Notice that because of the independence assumption, betting $b$ dollars per round for 2 rounds yield identical returns to betting $2b$ dollars in one round. This is shown below:
\begin{equation}
\begin{aligned}
\E(r_a) &= pb+pb = 2pb\\
\E(r_b) &= p(2b) = 2pb = \E(r_a)
\end{aligned}
\end{equation}
where $r_a$ is the return after betting $b$ dollars per round for 2 rounds, $r_b$ is the return after betting $2b$ dollars for one round, and $p$ is the probability of winning ($0.4$ in the original problem).
Therefore, a strategy to maximize the chance that the gambler ends up with at least $G$ dollars is to place a bet of $max(0,min(x, G-x))$ dollars in each round, where $x$ is the current wealth. Intuitively, this means that we place the maximum amount of bet per round needed to close the gap between the current wealth $x$ and the target wealth $G$. We will call this the greedy algorithm.
The same problem can be formulated as a discrete-time finite-horizon stochastic dynamic programming problem.

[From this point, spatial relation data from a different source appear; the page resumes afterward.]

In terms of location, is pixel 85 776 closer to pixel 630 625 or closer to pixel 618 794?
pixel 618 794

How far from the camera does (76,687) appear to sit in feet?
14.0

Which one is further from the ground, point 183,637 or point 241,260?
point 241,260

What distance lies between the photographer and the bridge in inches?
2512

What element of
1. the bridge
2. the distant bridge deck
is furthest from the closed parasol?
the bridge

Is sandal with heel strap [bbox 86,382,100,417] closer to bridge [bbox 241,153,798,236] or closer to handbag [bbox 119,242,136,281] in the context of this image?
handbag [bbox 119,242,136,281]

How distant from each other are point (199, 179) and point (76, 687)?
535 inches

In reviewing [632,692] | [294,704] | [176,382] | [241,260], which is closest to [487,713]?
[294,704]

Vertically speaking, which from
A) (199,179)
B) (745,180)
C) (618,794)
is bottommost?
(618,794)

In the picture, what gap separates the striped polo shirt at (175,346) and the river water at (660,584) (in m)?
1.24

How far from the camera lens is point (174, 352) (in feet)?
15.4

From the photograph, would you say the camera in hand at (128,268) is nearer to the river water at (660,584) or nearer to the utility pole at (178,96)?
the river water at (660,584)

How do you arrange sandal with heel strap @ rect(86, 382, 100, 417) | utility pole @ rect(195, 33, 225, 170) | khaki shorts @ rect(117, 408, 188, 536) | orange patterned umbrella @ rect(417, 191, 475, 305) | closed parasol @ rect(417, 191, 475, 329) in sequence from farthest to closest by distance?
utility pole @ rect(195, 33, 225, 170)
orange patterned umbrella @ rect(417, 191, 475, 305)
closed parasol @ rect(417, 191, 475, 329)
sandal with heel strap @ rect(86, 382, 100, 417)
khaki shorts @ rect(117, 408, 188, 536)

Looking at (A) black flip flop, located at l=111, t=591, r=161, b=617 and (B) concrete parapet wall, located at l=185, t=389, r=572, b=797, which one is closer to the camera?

The state-space is the space of non-negative integers: $X = \N0$.
The action space is the bet amount $b \ge 0$, where $b_k \le x_k$ in each time step $k$.

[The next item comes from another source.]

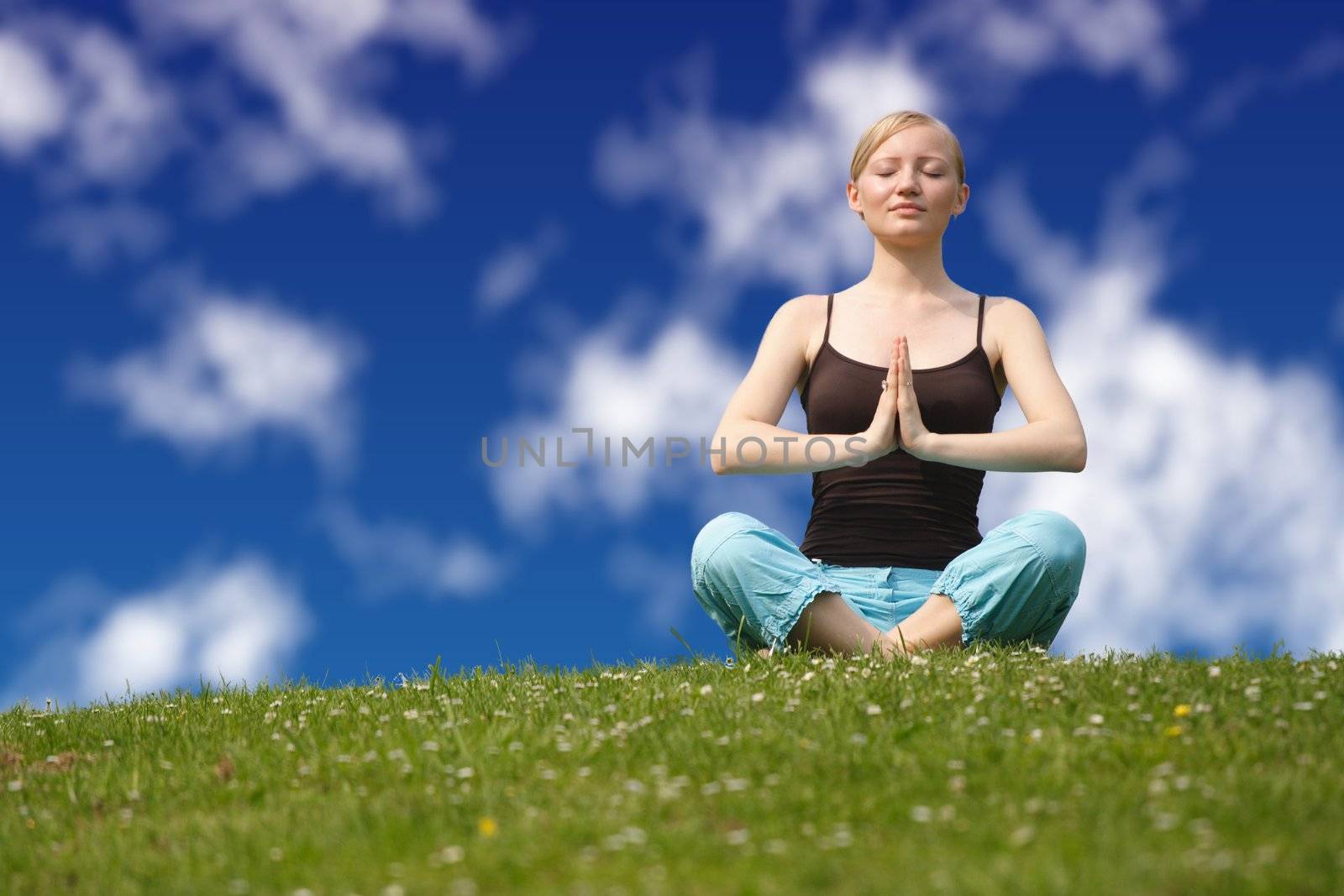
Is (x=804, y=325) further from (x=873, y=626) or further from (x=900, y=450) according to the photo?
(x=873, y=626)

The transition probability is characterized by:
\[ x_{k+1} =
\begin{cases}
x_k + b & \text{with probability } 0.4 \\
x_k - b & \text{with probability } 0.6 \\
\end{cases}
\]
The immediate reward is $1$ when the new wealth is \$6 or above and $0$ otherwise. Because this is a finite-horizon problem and the result is a binary win/lose, set the discount factor $\gamma$ to weigh all rewards equally. Note that this formulation gives us the theoretical winning probability in the value function $V_0(x_0)$.

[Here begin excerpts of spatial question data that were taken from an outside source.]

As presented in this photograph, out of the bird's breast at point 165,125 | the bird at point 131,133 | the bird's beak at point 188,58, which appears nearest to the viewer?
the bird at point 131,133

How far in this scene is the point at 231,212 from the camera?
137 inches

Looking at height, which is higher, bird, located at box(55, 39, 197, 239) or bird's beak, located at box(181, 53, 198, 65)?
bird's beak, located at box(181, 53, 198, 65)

\subsection{Convergence to Theoretical Winning Probability}
\begin{figure}[htbp]
\includegraphics[width=\columnwidth]{dp-convergence.png}
\caption{Graph showing the convergence of the experimental dynamic programming winning probability to the theoretical dynamic programming winning probability. The blue triangle is the mean and the blue lines denote the standard deviation. The experiment is carried out with the original problem formulation.}
\label{dp-convergence}
\end{figure}
To gain confidence that the value function gives us the theoretical winning probability, We can experimentally show that the experimental proportion of wins is close to theoretical. In Fig.~\ref{dp-convergence} we see that as we play more games, the sample mean and sample standard deviation of the proportion of wins converge to the theoretical winning probability. In subsequent experiments (excluding performance benchmarks), we will compare the experimental result from the greedy algorithm with the theoretical results from the dynamic programming formulation, in order to reduce computational burden and noise. We will use $100000$ as the number of games in subsequent experiments unless stated otherwise.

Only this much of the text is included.